THE TASK:
Can you give back the lines from the one containing "Keeping the photograph" through the final line, inclusive, with "monkey's" changed to "animal's" and nothing else altered?

-----

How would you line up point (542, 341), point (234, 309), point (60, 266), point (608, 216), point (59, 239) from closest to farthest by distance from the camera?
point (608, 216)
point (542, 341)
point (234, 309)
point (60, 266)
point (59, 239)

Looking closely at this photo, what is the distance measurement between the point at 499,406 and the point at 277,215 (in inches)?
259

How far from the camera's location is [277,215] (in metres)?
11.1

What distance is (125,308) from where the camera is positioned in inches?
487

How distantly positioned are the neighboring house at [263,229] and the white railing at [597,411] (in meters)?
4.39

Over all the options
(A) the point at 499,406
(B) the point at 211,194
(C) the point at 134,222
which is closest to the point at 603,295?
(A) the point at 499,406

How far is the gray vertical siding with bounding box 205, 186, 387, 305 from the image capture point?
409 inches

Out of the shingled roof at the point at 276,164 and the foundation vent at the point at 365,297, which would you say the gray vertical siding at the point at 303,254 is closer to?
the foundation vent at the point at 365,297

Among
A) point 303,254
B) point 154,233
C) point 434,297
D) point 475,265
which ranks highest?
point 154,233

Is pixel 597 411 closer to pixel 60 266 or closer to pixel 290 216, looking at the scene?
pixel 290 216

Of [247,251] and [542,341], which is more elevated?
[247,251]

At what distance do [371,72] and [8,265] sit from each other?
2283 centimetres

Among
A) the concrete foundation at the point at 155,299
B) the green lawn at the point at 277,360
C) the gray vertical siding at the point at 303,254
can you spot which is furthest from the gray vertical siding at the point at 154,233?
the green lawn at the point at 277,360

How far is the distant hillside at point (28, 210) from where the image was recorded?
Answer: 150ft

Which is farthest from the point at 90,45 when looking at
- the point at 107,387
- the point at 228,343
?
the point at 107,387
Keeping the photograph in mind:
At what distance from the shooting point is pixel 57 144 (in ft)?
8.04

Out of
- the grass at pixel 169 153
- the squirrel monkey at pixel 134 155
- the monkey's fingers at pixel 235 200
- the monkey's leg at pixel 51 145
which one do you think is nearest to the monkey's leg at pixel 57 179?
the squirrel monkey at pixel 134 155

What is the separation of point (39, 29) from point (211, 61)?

-----

RESPONSE TO THE TASK:
Keeping the photograph in mind:
At what distance from the shooting point is pixel 57 144 (in ft)?
8.04

Out of
- the grass at pixel 169 153
- the squirrel monkey at pixel 134 155
- the animal's fingers at pixel 235 200
- the animal's leg at pixel 51 145
which one do you think is nearest to the animal's leg at pixel 57 179?
the squirrel monkey at pixel 134 155

What is the separation of point (39, 29) from point (211, 61)?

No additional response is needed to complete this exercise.